I’ve been a little sad
all day, this first Mother’s Day of the pandemic. We had a nice multi-generational
family Zoom chat, with mother stories and laughter, and a baby at hand (and
sometimes cuddled in a box like a cat!). Some of us were inside, and some of us
were out—too chilly and gloomy here in Illinois, but sunny and warm enough for
those in Nebraska and Oregon, California and South Carolina… Why was I so sad? Perhaps the general sorrow and unease has
caught up with me.
As perhaps it did with Olive Kitteridge, who has mellowed a
bit in Olive, Again, the
sort-of-a-sequel by Elizabeth Strout. If you didn’t like Olive in Olive Kitteridge, you might like her
better now: her life is catching up with her, she’s worried she wasn’t a good
mother, and she’s learned even more about love. If, like me, you did love the
first book, you’ll probably enjoy this return to small-town Maine and linked
short stories that work together to create a novel.
I read it at exactly the right time, though as an ebook and through
pandemic eyes. It’s a cold May here, and character Jack Kennison is out on a
cold June day, noticing the people. “There were people on the sidewalks, many
were young people with kids or strollers, and they all seemed to be talking to
one another. This fact impressed him. How easily they took this for granted, to
be with one another, to be talking!” Indeed, how easily we took that for
granted.
The character of Suzanne, whom her lawyer friend considers a
true innocent, says to him, “I think our job—maybe even our duty—is to…bear the
burden of the mystery with as much grace as we can.” I think she’s right.
Blunt Olive Kitteridge, who has come to visit Cindy Coombs
after seeing her in the grocery store and realizing she’s very sick, says, to help
Cindy understand why none of her friends are visiting, “Everyone’s scared to
die.” Everyone is, probably, or almost everyone.

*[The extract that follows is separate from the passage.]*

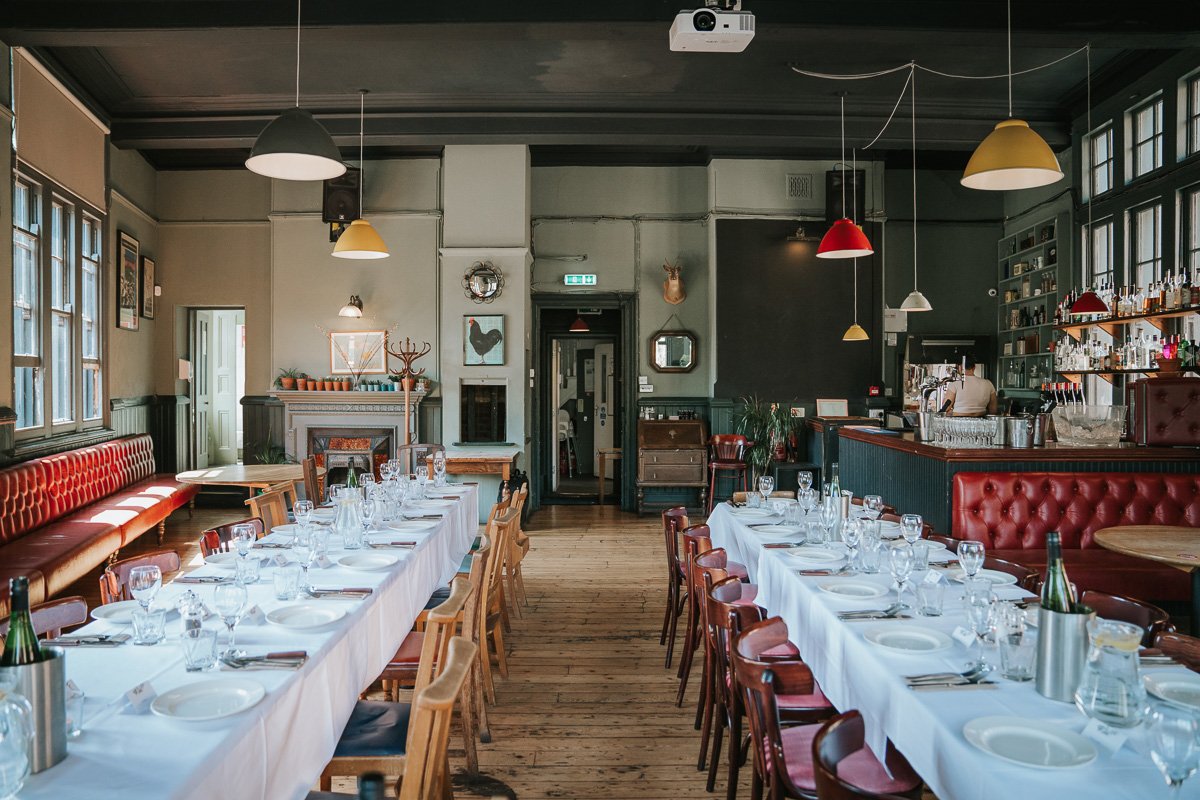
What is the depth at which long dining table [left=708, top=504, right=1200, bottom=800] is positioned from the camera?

That fear is producing some
very bad behavior in our country these days, and also some very good behavior.
That fear, that suffering, may be developing people’s empathy. There’s some
beautiful, generous stuff going on these days, too.
On Zoom today, I told about how wonderful it was to talk to
my mom on the phone when I was young and alone and homesick on my own in the
big city. Sometimes I’d call up and say, “I’m sad, sad, sad,” and she would
help me remember the beauty of world. Today on Zoom, my daughter began to tell
how I helped her learn to breathe…to handle pain…and then she cried, and I
cried, and the Zoom went on, and we had our quiet tears and quiet recovery, and
here we are again.
Ah, and just now, a birth! Mordecai Ivan Rio. Newly in the world!